(i) Design from a signet-ring from Mycenæ (after Evans, Fig. 34). If this be compared with the Egyptian picture (a) it will be noted that the Great Mother is now replaced by a tree: the Eastern Mountains by bulls, from whose backs the trees of the Eastern Mountains are sprouting. This design affords interesting corroboration of the suggestion that the Eastern Mountains may be confused with the cow's head (see b and c) or with the cow itself. Newberry (Annals of Archæology and Anthropology, Liverpool, Vol. I, p. 28) has called attention to the intimate association (in Protodynastic Egypt) of the Eastern Mountains, the Bull and the Double Axe—a certain token of cultural contact with Crete.

(k) The famous sculpture above the Lion Gate at Mycenæ. The pillar form of the Great Mother heraldically supported by her lioness-avatars, which correspond to the cattle of the design (i) and the Eastern Mountains of (a). The use of this design above the lintel of the gate brings it into homology with the Winged Disk.
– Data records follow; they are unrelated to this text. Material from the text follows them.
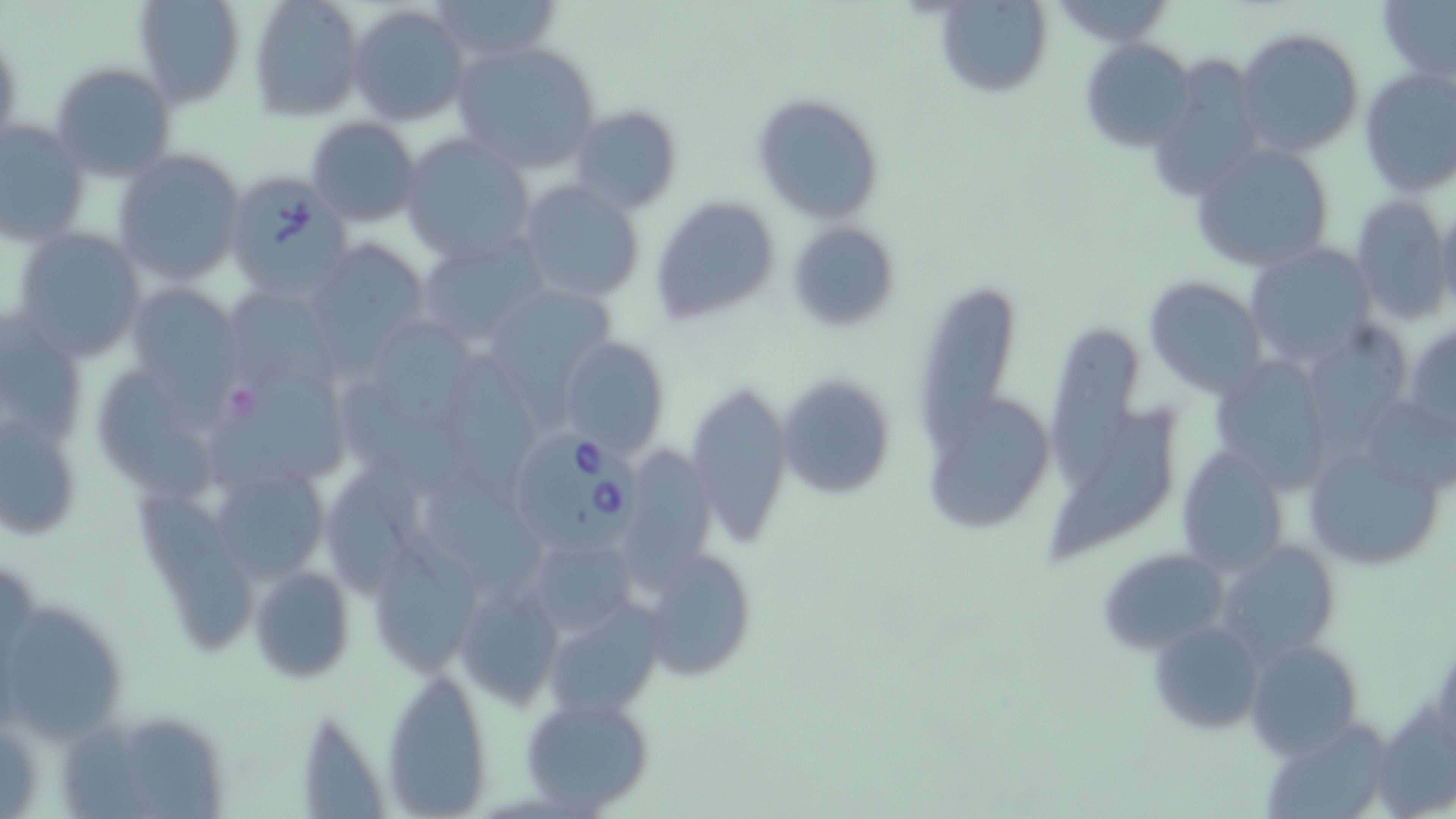
Babesia divergens.

{
  "image_size": "1456×819 pixels",
  "babesia_divergens_infected_red_blood_cell_locations": "approximate bounding boxes as [x1, y1, x2, y2] in pixels: [223, 169, 352, 301], [516, 426, 645, 554]",
  "magnification": "1000x",
  "stain": "May-Grünwald-Giemsa",
  "preparation": "thin blood smear",
  "uninfected_red_blood_cell_locations": "approximate bounding boxes as [x1, y1, x2, y2] in pixels: [132, 0, 245, 107], [248, 0, 364, 122], [425, 0, 560, 65], [1378, 0, 1456, 85], [935, 1, 1051, 100], [347, 4, 472, 127], [1236, 28, 1364, 160], [1079, 36, 1197, 151], [450, 41, 602, 174], [1150, 57, 1266, 202], [49, 61, 177, 182], [1357, 66, 1456, 197], [752, 92, 883, 223], [569, 105, 682, 214], [304, 116, 423, 227], [0, 117, 90, 246], [400, 136, 536, 265], [1187, 141, 1335, 273], [110, 149, 246, 286], [515, 180, 645, 306], [1350, 194, 1453, 324], [650, 196, 780, 326], [1436, 201, 1456, 316], [786, 221, 900, 334], [8, 227, 147, 363], [416, 235, 553, 346], [307, 240, 431, 356], [1245, 243, 1376, 368], [225, 275, 344, 389], [1145, 275, 1267, 398], [916, 282, 1015, 459], [125, 283, 246, 407], [493, 287, 610, 419], [0, 308, 87, 452], [1305, 319, 1412, 461], [1406, 321, 1456, 440], [379, 322, 479, 435], [1054, 331, 1139, 495], [553, 337, 669, 456], [1208, 346, 1327, 492], [452, 351, 540, 504], [215, 353, 355, 491], [776, 372, 896, 500], [343, 374, 474, 503], [101, 377, 224, 502], [686, 382, 790, 547], [1046, 397, 1177, 567], [927, 398, 1053, 533], [1, 403, 84, 542], [1362, 403, 1456, 488], [1305, 432, 1449, 573], [627, 445, 715, 589], [1175, 447, 1287, 576], [323, 457, 428, 595], [206, 460, 335, 588], [424, 469, 546, 602], [135, 493, 262, 654], [521, 531, 632, 642], [366, 538, 485, 675], [1218, 538, 1341, 665], [638, 546, 758, 682], [1098, 546, 1229, 652], [250, 563, 357, 684], [451, 580, 565, 710], [2, 599, 130, 740], [544, 603, 665, 720], [1145, 616, 1264, 736], [1245, 638, 1363, 758], [379, 667, 494, 816], [518, 694, 657, 816], [1375, 695, 1456, 819], [77, 707, 234, 819], [1266, 721, 1384, 819]",
  "modality": "light microscopy",
  "field_of_view": "single"
}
The Pillar represents the Goddess, as the Disk represents her Egyptian locum tenens, Horus; her destructive representatives (the lionesses) correspond to the two uræi of the Winged Disk design.

In his "Mycenæan Tree and Pillar Cult," Sir Arthur Evans has shown that all possible transitional forms can be found (in Crete and the Ægean area) between the representation of the actual goddess and her pillar- and tree-manifestations, until the stage is reached where the sun itself appears above the pillar between the lions.[346] In the large series of seals from Mesopotamia and Western Asia which have been described in Mr. William Hayes Ward's monograph,[347] we find manifold links between both the Egyptian and the Minoan cults.

The tree-form of the Great Mother there becomes transformed into the "tree of life" and the winged disk is perched upon its summit. Thus we have a duplication of the life-giving deities. The "tree of life" of the Great Mother surmounted by the winged disk which is really her surrogate or that of the sun-god, who took over from her the power of life-giving (Figs. 25 and 26).

In an interesting Cretan sarcophagus from Hagia Triada[348] the life-giving power is tripled. There is not only the tree representing the Great Mother herself; but also the double axe (the winged-disk homologue of the sun-god); and the more direct representation of him as a bird perched upon the axe (Fig. 25, f).

The identification of the Great Mother with the tree or pillar seems also to have led to her confusion with the pestle with which the materials for her draught of immortality was pounded. She was also the bowl or mortar in which the pestle worked.[349]

As the Great Mother became confused with the pestle, so, "the Soma-plant, whose stalks are crushed by the priests to make the Soma-libation, becomes in the Vedas itself the Crusher or Smiter, by a very characteristic and frequent Oriental conceit in accordance with which the agent and the person or thing acted on are identified".[350]

"The pressing-stones by means of which Soma is crushed typify thunderbolts." "In the Rig-Veda, we read of him [Soma] as jyotihrathah, i.e. 'mounted on a car of light' (IX, 5, 86, verse 43); or again: 'Like a hero he holds weapons in his hand ... mounted on a chariot' (IX, 4, 76, verse 2)"—(p. 171).

"Soma was the giver of power, of riches and treasures, flocks and herds, but above all, the giver of immortality" (p. 140).

Sir Arthur Evans is of opinion "that in the case of the Cypriote cylinders the attendant monsters and, to a certain extent, the symbolic column itself, are taken from an Egyptian solar cycle, and the inference has been drawn that the aniconic pillars among the Mycenæans of Cyprus were identified with divinities having some points in common with the sun-gods Ra, or Horus, and Hathor, the Great Mother" (op. cit., pp. 63 and 64).